But, all that to say, not much to blog about. So, instead of an update on my day, I'll use my favorite little content-building technique: a list. And I shall call this list...

Taiwanese Obsessions I've Noticed Thus Far

1. The people of Taiwan are obsessed with plastic. Plastic bags, plastic seals, plastic straws, plastic bottles--it's everywhere.
This is just a very small sampling of the bottles I've used since I got here--the ones I finished at home and been too lazy to take out to the recycling right away. Also worth noting is that I go through one of the large water bottles about once every two or three days. You do the math.
Anytime you order iced tea or juice here, you receive a plastic cup topped by a plastic seal which, together with a plastic-enshrined plastic straw, come nestled inside a plastic bag. Anytime you buy a beverage at 7-11--which you do daily, often in plastic bottles, and often water, thanks to the non-potable tap water--you receive a plastic straw. Today at McDonald's, I saw them put three paper bags full of food inside a larger plastic bag before giving it to the customer. From what I can tell, this phenomenon stems in part from the fact that most people commute via scooter, and the one storage capacity scooters always have (besides room in the seat) is a hook for bags. But still, this plastic obsession is odd when combined with....

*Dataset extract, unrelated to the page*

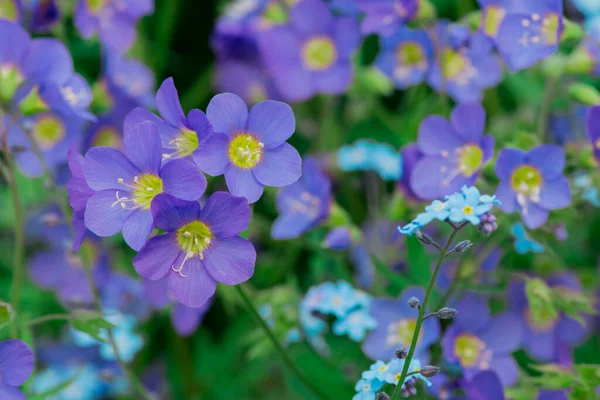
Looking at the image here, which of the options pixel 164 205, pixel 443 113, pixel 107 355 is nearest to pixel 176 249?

2. Their obsession with recycling. I'm quite glad about this obsession, given #1 on this list, and the fact that until recently Kaohsiung was one of the most polluted cities in Southeast Asia, and the most polluted city in Taiwan. They used to say you could write calligraphy with the water from the Love River. This is, fortunately, no longer the case; now, the emphasis on recycling makes me feel like I'm back in Seattle, with many restaurants having multiple trash cans for different types of waste. It is a bit annoying, though, having to rinse and sort everything, including food waste, all the time--after lunch each day, we have a whole ordeal of scraping out our (cardboard) lunch boxes which we can never finish into one bag, then putting the boxes themselves in another bag, and putting our used napkins and disposable chopsticks into a third bag. Our plastic drink cups/bottles do, I think, go in a fourth bag after they are rinsed, but I've never quite been able to figure that part out.

3. Another thing I've not quite figured out is the Taiwanese obsession with receipts. You get a receipt with absolutely every purchase and, as I've mentioned with the whole drinks situation, you make a lot of small purchases. And each and every receipt you get is long and thin and about three times the size it needs to be to contain all the information. I know that, with 7-11 at least, they have a lottery based on your receipt numbers, but I haven't been able to figure out yet whether or not that system is universal, or how and when you find out if you've won. So I just throw mine away, but somehow they still seem to show up constantly clogging my wallet and falling out of my purse. It's obnoxious.
Again, a very small selection: those receipts collected after I found out there was a lottery and before I realized that I have no clue how that information can be of any use to me and began throwing them away again.
I know the point of this program is to spread cultural exchange, so I have the feeling my lists will proliferate with more little amusing quirks of Taiwanese culture in the coming months. But for now, I'll leave my list at this: two ways in which Taiwanese people use a lot of resources, and one way in which they deal with the leftovers.